DETROIT ---Give the Rangers an “F” ----not for their effort by any means, but for “frustration.”
The Blueshirts, who were blanked by Montreal on Saturday, scored twice in the third period here tonight and fired 47 shots on goaltender Jimmy Howard but could not come away with a point in a 3-2 loss. They are winless (0-4-1) in their last five games, victimized last night by a couple breakdowns, and visit Atlanta, a competitor for a playoff spot, on Friday
Derek Stepan ended a scoreless streak of more than 120 minutes at 3:09 of the third period to tie the game at 1, but the Rangers let their smidgen of success slip away very quickly.
After a turnover by Michael Sauer along the right boards in the Rangers zone, the Red Wings strung together three passes, from a backhander between the legs of Jiri Hudler to Pavel Datsyuk, who fed Jonathan Ericsson on the left side. His cross-ice dart found Hudler going to the net and Hudler chipped the puck over the sliding Martin Biron at 5:04 to restore the one-goal lead.
Biron, who made 32 saves in his second consecutive start, surrendered a third when Justin Abdelkader's shot went off his left shoulder and dropped in front for Drew Miller, battling with Matt Gilroy, to extend the lead to 3-1 at 14:37.
“They’re the type of team, when we miss a coverage after we score a huge goal, they capitalize,” said coach John Tortorella. “I’m not worried about the team, as far as their work habits.
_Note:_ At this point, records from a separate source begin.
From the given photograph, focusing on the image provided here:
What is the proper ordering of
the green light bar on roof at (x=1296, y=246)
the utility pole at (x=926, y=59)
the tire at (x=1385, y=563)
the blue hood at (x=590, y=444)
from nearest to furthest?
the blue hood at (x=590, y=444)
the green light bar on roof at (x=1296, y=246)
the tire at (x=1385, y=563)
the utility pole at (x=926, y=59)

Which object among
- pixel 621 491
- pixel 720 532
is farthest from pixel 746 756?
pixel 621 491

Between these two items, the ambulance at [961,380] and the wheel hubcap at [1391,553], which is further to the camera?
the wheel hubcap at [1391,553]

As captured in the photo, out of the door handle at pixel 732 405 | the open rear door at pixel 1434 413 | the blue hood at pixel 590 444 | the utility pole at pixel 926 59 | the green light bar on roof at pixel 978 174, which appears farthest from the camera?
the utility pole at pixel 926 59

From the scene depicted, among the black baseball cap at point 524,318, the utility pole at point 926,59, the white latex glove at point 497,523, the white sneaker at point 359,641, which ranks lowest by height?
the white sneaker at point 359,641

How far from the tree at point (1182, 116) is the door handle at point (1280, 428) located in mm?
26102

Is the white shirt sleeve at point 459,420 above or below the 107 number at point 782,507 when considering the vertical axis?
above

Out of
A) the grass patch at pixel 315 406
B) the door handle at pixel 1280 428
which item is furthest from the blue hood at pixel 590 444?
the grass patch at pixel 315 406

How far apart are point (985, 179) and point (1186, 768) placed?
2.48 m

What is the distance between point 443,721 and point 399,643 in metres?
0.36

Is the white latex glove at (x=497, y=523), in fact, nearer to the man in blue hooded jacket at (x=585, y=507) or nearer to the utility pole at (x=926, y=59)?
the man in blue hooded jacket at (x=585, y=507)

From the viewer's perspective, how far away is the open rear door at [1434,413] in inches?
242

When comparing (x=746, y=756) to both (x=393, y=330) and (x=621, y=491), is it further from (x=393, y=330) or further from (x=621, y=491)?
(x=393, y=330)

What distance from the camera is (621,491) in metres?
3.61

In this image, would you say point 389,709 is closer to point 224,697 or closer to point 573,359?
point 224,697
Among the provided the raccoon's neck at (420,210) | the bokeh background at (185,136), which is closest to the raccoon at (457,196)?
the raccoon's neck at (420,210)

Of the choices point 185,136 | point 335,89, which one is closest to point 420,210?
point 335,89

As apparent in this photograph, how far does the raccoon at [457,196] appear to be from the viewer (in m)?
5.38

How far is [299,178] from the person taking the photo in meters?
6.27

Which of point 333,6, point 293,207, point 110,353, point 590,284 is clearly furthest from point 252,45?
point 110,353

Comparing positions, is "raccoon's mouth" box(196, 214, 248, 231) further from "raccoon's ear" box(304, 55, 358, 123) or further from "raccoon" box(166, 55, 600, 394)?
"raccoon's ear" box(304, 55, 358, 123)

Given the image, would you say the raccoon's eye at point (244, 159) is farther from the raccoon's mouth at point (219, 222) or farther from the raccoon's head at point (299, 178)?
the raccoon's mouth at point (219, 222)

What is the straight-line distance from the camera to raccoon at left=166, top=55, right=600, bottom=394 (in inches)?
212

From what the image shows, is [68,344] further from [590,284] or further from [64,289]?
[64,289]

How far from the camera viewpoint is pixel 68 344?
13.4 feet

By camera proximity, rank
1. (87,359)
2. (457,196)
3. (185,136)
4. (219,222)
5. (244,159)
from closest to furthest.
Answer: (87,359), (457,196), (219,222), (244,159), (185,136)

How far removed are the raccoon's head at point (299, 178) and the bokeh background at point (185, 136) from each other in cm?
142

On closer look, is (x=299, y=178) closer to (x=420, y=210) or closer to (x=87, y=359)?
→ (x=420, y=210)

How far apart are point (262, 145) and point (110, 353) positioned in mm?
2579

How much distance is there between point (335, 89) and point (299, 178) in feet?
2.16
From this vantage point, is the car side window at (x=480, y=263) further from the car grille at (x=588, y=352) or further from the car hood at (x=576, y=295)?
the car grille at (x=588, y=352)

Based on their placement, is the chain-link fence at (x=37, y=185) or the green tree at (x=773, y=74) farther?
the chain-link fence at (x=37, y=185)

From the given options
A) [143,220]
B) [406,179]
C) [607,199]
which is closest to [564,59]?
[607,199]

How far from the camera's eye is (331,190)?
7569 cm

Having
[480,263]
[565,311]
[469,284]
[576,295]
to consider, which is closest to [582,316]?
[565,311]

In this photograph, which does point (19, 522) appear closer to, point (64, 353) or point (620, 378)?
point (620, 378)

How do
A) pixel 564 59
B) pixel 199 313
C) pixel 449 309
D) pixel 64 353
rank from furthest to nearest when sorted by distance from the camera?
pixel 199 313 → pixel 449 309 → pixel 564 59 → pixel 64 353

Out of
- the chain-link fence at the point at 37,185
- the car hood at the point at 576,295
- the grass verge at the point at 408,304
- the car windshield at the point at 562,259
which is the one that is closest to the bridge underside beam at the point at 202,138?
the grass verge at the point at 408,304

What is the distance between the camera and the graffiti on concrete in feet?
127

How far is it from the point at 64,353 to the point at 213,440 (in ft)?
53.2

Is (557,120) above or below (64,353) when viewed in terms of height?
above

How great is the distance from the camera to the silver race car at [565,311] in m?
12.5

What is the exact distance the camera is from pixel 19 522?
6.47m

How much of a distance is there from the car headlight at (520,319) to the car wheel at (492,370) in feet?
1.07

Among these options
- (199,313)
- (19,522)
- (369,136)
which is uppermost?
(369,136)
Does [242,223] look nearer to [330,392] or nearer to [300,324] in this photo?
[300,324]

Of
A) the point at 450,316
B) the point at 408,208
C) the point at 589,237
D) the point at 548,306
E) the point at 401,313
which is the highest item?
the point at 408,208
I know we have a good team, this is our first really major bump in the road, every team goes through it, you just stay with it.”
Brandon Dubinsky, whom Tortorella said “fought with his reads all night” pulled the Rangers close again with his goal off a 2 on 1 with Sean Avery at 15:55. Avery, who had six shots and played a very strong game, was clipped in the face by Ericsson for their third power play with 3:40 left. When Justin Abdelkader caught Avery high as well, there was a 5 on 3 for 44 seconds and Tortorella pulled Biron with 1:13 left, giving the Rangers a fourth power play through the end of regulation. But the Rangers had only one shot wide and one blocked in the last 3:40.
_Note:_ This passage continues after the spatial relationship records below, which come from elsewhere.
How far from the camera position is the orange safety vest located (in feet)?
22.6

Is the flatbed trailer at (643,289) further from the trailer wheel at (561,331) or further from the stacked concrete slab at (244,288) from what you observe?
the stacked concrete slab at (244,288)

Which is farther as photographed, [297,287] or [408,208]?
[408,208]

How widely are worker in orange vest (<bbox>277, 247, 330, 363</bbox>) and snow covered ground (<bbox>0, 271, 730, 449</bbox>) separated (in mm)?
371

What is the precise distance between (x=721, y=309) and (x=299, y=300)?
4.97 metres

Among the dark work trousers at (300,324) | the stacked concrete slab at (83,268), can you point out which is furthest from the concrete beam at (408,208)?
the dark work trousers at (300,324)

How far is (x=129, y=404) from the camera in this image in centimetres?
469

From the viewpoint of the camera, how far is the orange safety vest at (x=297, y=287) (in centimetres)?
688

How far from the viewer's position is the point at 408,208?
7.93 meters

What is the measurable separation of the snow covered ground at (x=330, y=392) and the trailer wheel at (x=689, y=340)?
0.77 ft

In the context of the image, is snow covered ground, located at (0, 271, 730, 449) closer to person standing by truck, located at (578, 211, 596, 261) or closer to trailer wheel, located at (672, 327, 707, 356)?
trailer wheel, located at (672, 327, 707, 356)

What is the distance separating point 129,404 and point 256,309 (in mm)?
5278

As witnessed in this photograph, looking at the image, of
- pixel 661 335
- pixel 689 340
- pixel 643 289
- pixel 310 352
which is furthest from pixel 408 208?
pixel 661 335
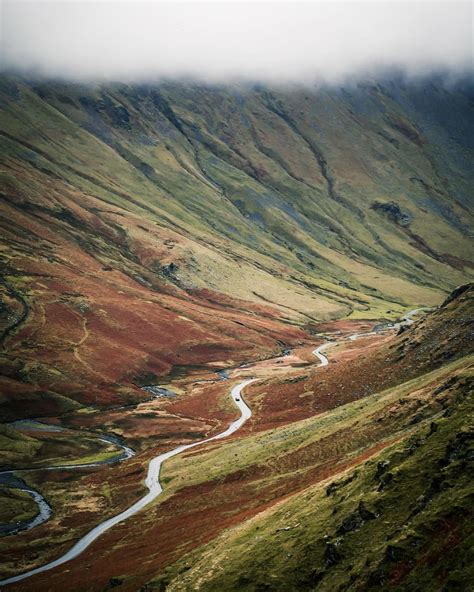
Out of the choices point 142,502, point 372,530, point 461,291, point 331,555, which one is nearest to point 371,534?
point 372,530

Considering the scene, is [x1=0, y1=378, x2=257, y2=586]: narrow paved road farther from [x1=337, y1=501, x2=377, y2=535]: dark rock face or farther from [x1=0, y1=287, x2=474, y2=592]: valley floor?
[x1=337, y1=501, x2=377, y2=535]: dark rock face

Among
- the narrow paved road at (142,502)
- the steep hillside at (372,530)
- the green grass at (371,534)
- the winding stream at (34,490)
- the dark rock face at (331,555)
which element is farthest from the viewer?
the winding stream at (34,490)

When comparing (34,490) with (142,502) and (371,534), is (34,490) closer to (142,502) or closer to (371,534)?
(142,502)

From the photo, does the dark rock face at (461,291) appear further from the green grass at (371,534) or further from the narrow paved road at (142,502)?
the green grass at (371,534)

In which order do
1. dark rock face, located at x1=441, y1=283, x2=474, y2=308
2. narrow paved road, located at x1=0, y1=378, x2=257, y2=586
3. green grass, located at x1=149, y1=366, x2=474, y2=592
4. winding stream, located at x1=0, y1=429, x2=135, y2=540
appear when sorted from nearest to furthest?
green grass, located at x1=149, y1=366, x2=474, y2=592 < narrow paved road, located at x1=0, y1=378, x2=257, y2=586 < winding stream, located at x1=0, y1=429, x2=135, y2=540 < dark rock face, located at x1=441, y1=283, x2=474, y2=308

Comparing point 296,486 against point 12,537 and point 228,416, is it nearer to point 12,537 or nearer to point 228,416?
point 12,537

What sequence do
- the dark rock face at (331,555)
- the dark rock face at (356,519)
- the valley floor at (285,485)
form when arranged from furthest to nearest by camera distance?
the dark rock face at (356,519)
the dark rock face at (331,555)
the valley floor at (285,485)

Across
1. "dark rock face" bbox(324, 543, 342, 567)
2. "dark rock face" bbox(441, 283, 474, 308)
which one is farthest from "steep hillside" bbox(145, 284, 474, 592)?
"dark rock face" bbox(441, 283, 474, 308)

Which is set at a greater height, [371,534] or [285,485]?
[371,534]

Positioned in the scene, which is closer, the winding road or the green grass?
the green grass

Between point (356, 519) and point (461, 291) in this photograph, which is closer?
point (356, 519)

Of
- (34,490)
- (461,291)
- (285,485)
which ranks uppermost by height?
(461,291)

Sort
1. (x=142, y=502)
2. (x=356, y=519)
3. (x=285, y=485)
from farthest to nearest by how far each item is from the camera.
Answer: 1. (x=142, y=502)
2. (x=285, y=485)
3. (x=356, y=519)

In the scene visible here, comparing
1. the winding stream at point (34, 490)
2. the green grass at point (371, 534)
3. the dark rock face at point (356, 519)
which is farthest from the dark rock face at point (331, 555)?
the winding stream at point (34, 490)
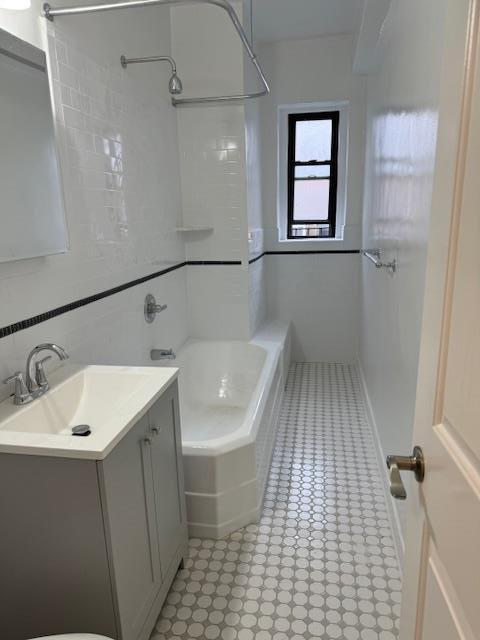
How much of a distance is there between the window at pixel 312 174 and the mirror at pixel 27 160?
2.64 meters

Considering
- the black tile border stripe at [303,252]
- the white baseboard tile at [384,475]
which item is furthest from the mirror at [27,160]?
the black tile border stripe at [303,252]

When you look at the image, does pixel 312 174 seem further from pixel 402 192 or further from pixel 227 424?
pixel 227 424

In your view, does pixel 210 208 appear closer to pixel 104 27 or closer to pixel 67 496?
pixel 104 27

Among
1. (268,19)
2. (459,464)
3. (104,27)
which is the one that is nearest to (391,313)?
(459,464)

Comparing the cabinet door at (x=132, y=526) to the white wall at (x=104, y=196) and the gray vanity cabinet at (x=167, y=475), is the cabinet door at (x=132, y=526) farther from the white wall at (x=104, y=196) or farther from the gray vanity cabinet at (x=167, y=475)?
the white wall at (x=104, y=196)

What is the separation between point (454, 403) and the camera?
0.65m

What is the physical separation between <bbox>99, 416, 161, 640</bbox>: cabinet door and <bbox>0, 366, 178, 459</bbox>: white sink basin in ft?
0.17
“Fifty shots, whatever,” said Avery, who needed four stitches in his upper lip. “I think the frustration level should be on all of us.”
The game was scoreless in the second, but Datsyuk, in his first game back from a broken wrist suffered on Dec. 22, raced behind the net into the left corner and pickpocketed Boyle, who appeared to be playing through a sore back. Dan Cleary backhanded the puck in front to Hudler as Datsyuk cut to the net and popped in Hudler’s rebound at 2:52.
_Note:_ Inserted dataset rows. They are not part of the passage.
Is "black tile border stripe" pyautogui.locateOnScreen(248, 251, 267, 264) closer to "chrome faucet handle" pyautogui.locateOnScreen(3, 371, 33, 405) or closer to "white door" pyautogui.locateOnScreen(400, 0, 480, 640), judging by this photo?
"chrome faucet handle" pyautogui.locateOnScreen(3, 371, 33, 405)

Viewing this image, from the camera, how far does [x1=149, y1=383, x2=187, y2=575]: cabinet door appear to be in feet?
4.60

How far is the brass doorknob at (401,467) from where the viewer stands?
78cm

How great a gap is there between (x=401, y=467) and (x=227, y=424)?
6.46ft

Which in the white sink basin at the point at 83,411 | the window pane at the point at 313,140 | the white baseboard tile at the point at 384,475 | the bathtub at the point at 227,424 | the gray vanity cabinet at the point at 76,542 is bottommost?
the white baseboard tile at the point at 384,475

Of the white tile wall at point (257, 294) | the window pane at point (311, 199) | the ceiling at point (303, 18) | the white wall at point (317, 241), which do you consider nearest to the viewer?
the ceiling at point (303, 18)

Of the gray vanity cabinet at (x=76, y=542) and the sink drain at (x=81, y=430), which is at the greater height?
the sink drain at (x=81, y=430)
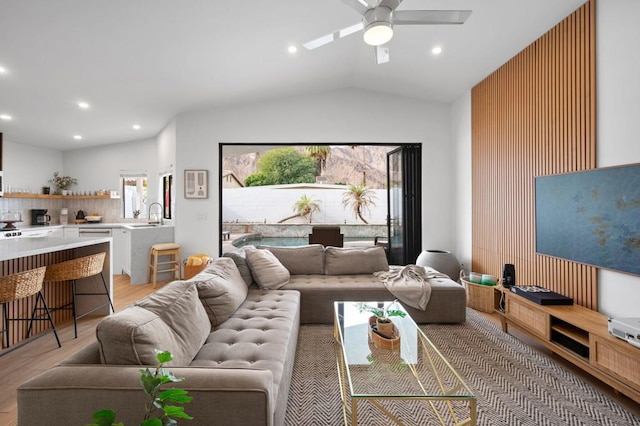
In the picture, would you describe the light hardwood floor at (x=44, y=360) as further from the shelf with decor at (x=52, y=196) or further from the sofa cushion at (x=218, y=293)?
the shelf with decor at (x=52, y=196)

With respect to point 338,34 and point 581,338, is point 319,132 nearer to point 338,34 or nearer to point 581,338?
point 338,34

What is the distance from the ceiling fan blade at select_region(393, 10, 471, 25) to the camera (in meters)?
2.34

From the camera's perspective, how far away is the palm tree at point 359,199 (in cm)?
984

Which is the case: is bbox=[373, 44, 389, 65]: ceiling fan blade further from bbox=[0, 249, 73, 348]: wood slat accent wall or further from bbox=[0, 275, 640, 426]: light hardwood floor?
bbox=[0, 249, 73, 348]: wood slat accent wall

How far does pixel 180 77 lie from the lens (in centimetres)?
418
For Datsyuk, who had 39 points in 33 games before the injury, it was his 13th goal and later joined Hudler with two points on the scoresheet.
The veteran Biron, who has seen his share of slumps, said things can turn quickly. “You get a win and all of a sudden it feels like everything you’re doing is working. There’s not one thing. Everybody says the clichés, ‘you get an ugly goal, this, that’, but a great game, a win, and everything after that, every pass, every tip play works, every power play works…”
More from Tortorella:
"The first period was our best stretch and you come away empty."
If you recall, Howard was tested in the first half, as the Rangers forced some turnovers in the neutral zone, and prevented the Wings from firing a shot on Biron in an early power play when Sauer tripped Dan Cleary at 3:27. The Rangers led in shots 11-3 before the Wings mounted some pressure on Biron, who made two consecutive stops on Henrik Zetterberg. Midway through the period, Boyle skated gingerly to the bench, and looked uncomfortable, possibly from a stiff back. The Rangers had 1:16 left on their first power play going into the second with Nik Kronwall off for holding.
Could Michael Del Zotto be returned to the AHL before long?
The second-year defenseman, who played his fourth consecutive game as Steve Eminger sat, is “still a work in progress”,Tortorella said before last night's game. “We’ve been keeping our eye on all the D, and we’ll make decisions over the next few days. With Michael, it’s still part of a process. Is it best for him here, is it best for him there (in Hartford)?... We have to figure what’s best for him because eventually, that’s what’s going to be best for the organization."